Materials and Methods:
Patients who underwent TEVAR for TBAD in a single center between April 2014 and April 2023 were evaluated retrospectively. Rapid enlargement (defined as ≥5 mm/year) or aortic rupture were used to categorize patients into aortic growth and nongrowth groups. The analyzed hemodynamic parameters included wall pressure, flow velocity, flow rate, wall shear stress (WSS), time-averaged WSS, oscillatory shear index (OSI), and relative residence time. Four parallel cross-sections (L1–L4) were utilized to extract data from the hemodynamic cloud maps. Multivariate logistic regression analysis was conducted to identify independent predictors. Receiver operating characteristic (ROC) curves and the area under the curve (AUC) for these predictors were also determined.
Results:
The aortic growth rate was 17.9%. A total of 51 geometric models were successfully constructed, 17 in the growth group and 34 in the nongrowth group. For morphological variables, the growth group exhibited more re-entry tears (p=0.011) and a longer patent false lumen (p=0.028), compared with the nongrowth group. For hemodynamic variables, the growth group had higher L2 pressure (p=0.040), L3 flow rate (p=0.048), and L3 OSI (p=0.020). Multivariate analysis revealed that L3 OSI (OR=7.82, 95% CI 4.122–11.33, p=0.020) and L2 pressure (OR=1.05, 95% CI 1.001–1.099, p=0.044) were independent risk factors for aortic growth. The AUC for L3 OSI and L2 pressure as predictors of aortic growth were 68.25% (95% CI 53.85–82.66) and 64.36% (95% CI 49.13–79.59), respectively.
Conclusions:
CFD simulation demonstrated that elevated pressure and increased OSI in false lumen could independently predict aortic growth following TEVAR. Monitoring these specific metrics could help identify high-risk patients immediately after stent graft implantation. However, the predictive value of these predictors was low, indicating a need for larger sample, higher-quality studies to validate these findings.
Clinical Impact
Thoracic endovascular aortic repair (TEVAR) is the important treatment for patients with acute type B aortic dissection (TBAD). However, aortic growth following TEVAR remains an important unresolved issue. Previous case/ cases reports found aortic growth was not solely driven by anatomical factors but influenced by hemodynamics within the false lumen.

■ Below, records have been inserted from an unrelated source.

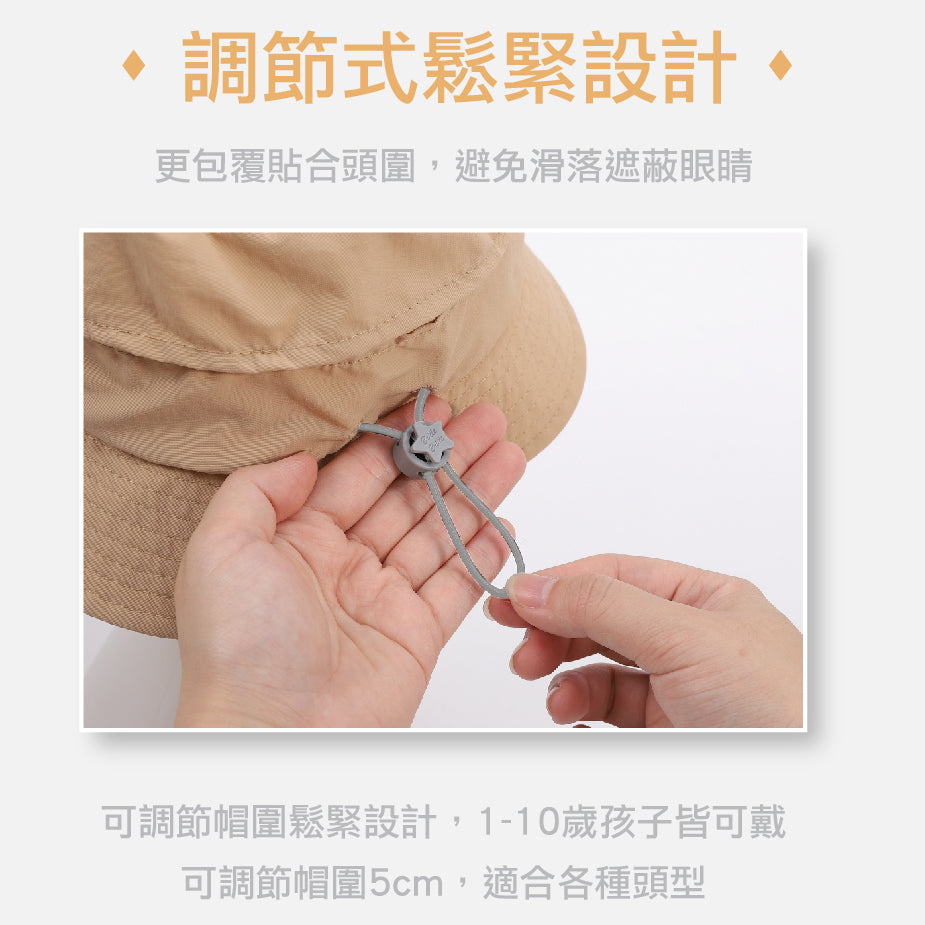 調節式鬆緊設計

更包覆貼合頭圍，避免滑落遮蔽眼睛

可調節帽圍鬆緊設計，1-10歲孩子皆可戴

可調節帽圍5cm，適合各種頭型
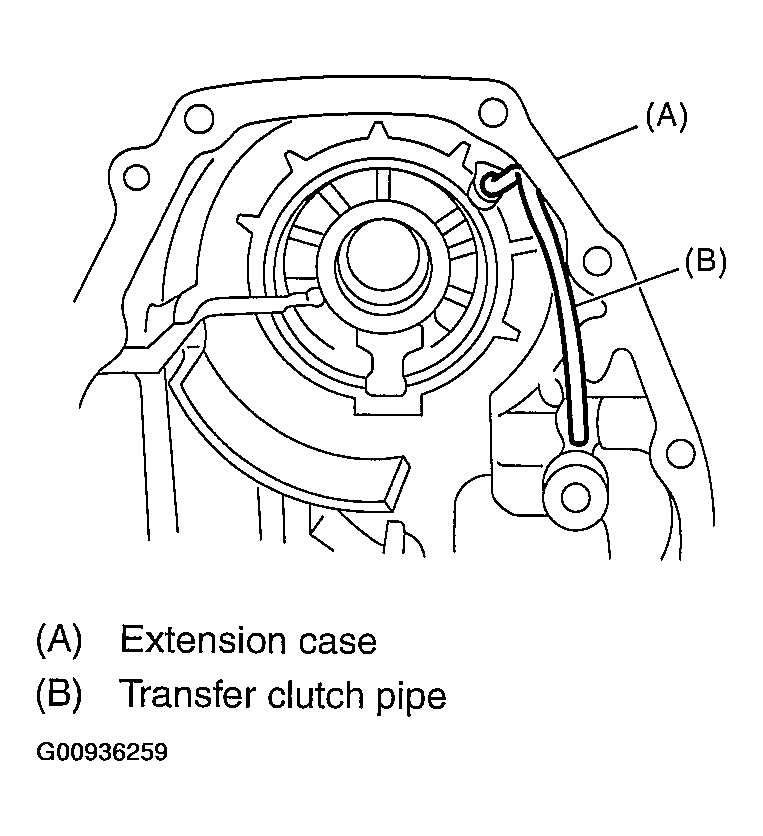 (A)

(B)

(A) Extension case
(B) Transfer clutch pipe

G00936259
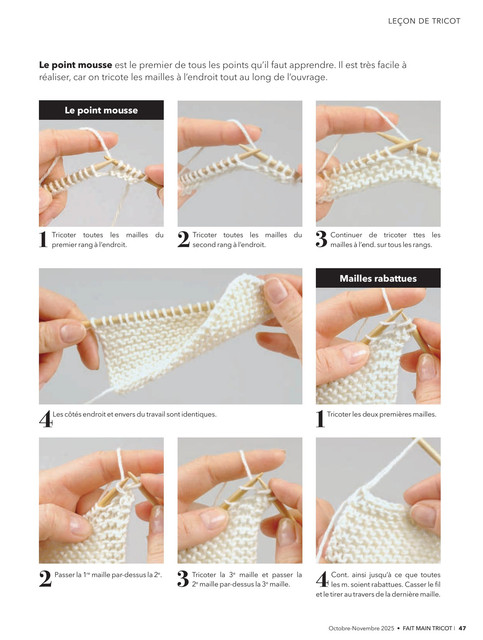 LEÇON DE TRICOT

**Le point mousse** est le premier de tous les points qu'il faut apprendre. Il est très facile à réaliser, car on tricote les mailles à l'endroit tout au long de l'ouvrage.

Le point mousse

1 Tricoter toutes les mailles du premier rang à l'endroit.

2 Tricoter toutes les mailles du second rang à l'endroit.

3 Continuer de tricoter ttes les mailles à l'end. sur tous les rangs.

4 Les côtés endroit et envers du travail sont identiques.

Mailles rabattues

1 Tricoter les deux premières mailles.

2 Passer la $1^{re}$ maille par-dessus la $2^{e}$.

3 Tricoter la $3^{e}$ maille et passer la $2^{e}$ maille par-dessus la $3^{e}$ maille.

4 Cont. ainsi jusqu'à ce que toutes les m. soient rabattues. Casser le fil et le tirer au travers de la dernière maille.

Octobre-Novembre 2025 • FAIT MAIN TRICOT | 47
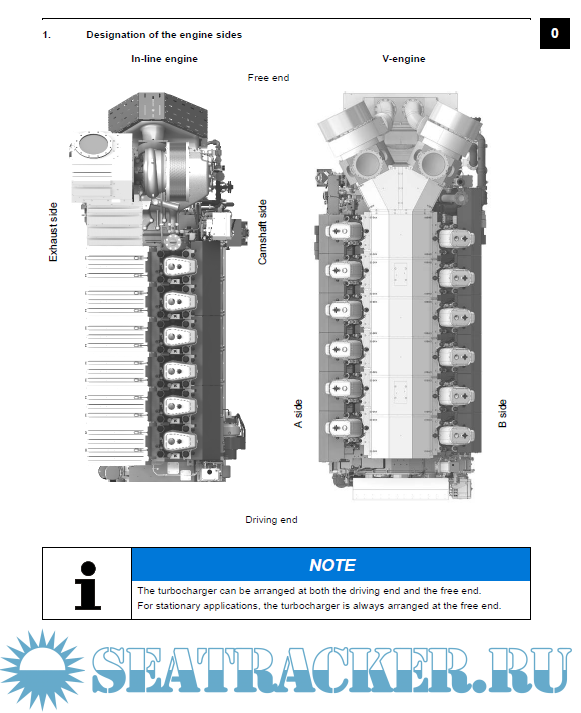 1. Designation of the engine sides

0

In-line engine

V-engine

Free end

Exhaust side

Camshaft side

A side

B side

Driving end

NOTE

The turbocharger can be arranged at both the driving end and the free end.
For stationary applications, the turbocharger is always arranged at the free end.

SEATRACKER.RU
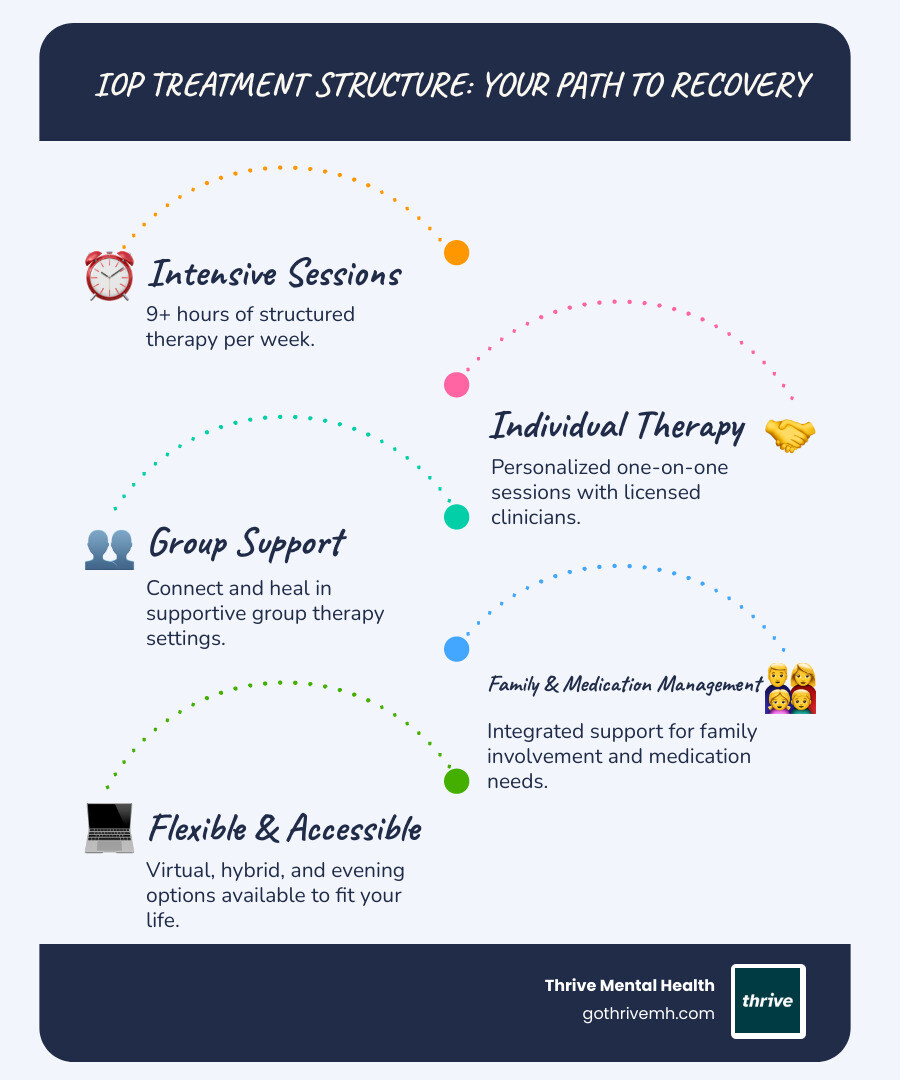 IOP TREATMENT STRUCTURE: YOUR PATH TO RECOVERY

Intensive Sessions
9+ hours of structured therapy per week.

Individual Therapy
Personalized one-on-one sessions with licensed clinicians.

Group Support
Connect and heal in supportive group therapy settings.

Family & Medication Management
Integrated support for family involvement and medication needs.

Flexible & Accessible
Virtual, hybrid, and evening options available to fit your life.

Thrive Mental Health
gothrivemh.com

thrive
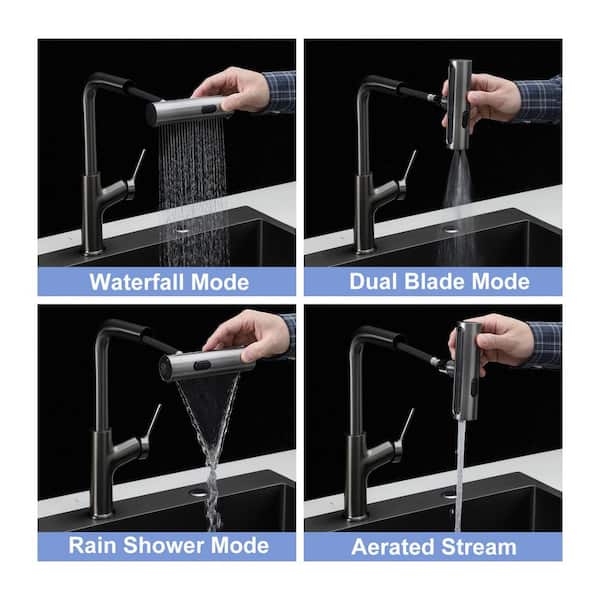 Waterfall Mode

Dual Blade Mode

Rain Shower Mode

Aerated Stream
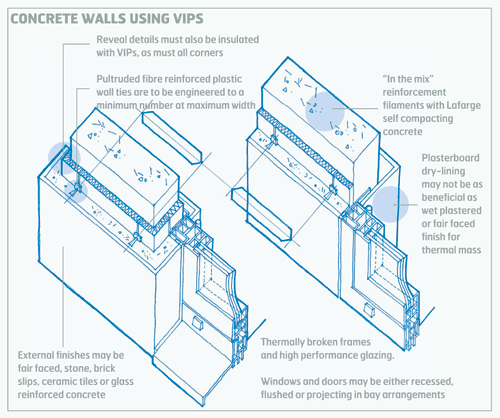 CONCRETE WALLS USING VIPS

Reveal details must also be insulated with VIPs, as must all corners

Pultruded fibre reinforced plastic wall ties are to be engineered to a minimum number at maximum width

"In the mix" reinforcement filaments with Lafarge self compacting concrete

Plasterboard dry-lining may not be as beneficial as wet plastered or fair faced finish for thermal mass

External finishes may be fair faced, stone, brick slips, ceramic tiles or glass reinforced concrete

Thermally broken frames and high performance glazing.

Windows and doors may be either recessed, flushed or projecting in bay arrangements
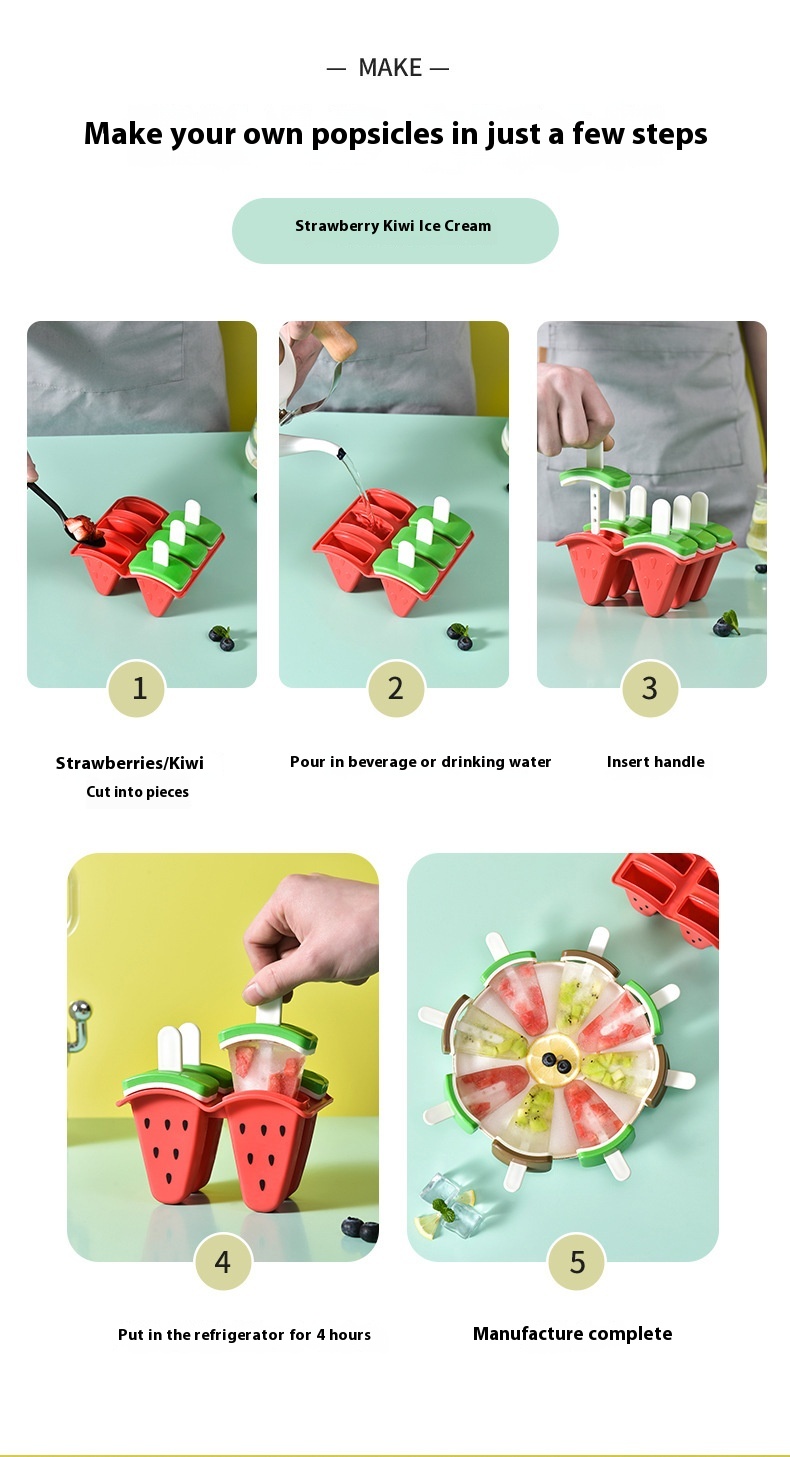 — MAKE —

Make your own popsicles in just a few steps

Strawberry Kiwi Ice Cream

1

Strawberries/Kiwi
Cut into pieces

2

Pour in beverage or drinking water

3

Insert handle

4

Put in the refrigerator for 4 hours

5

Manufacture complete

However, no further higher-quality studies supported the conclusion. In this comparative study, aortic growth and non-growth groups were divided. The computational fluid dynamics (CFD) simulation showed that elevated pressure and oscillatory shear index (OSI) in the false lumen could independently predict aortic growth after TEVAR. Our conclusions allowed vascular surgeons to make a decision on further intervention for distal aortic dissection immediately after stent graft implantation, to prevent potentially post-dissection aortic aneurysm (PDAA) and rupture in the future.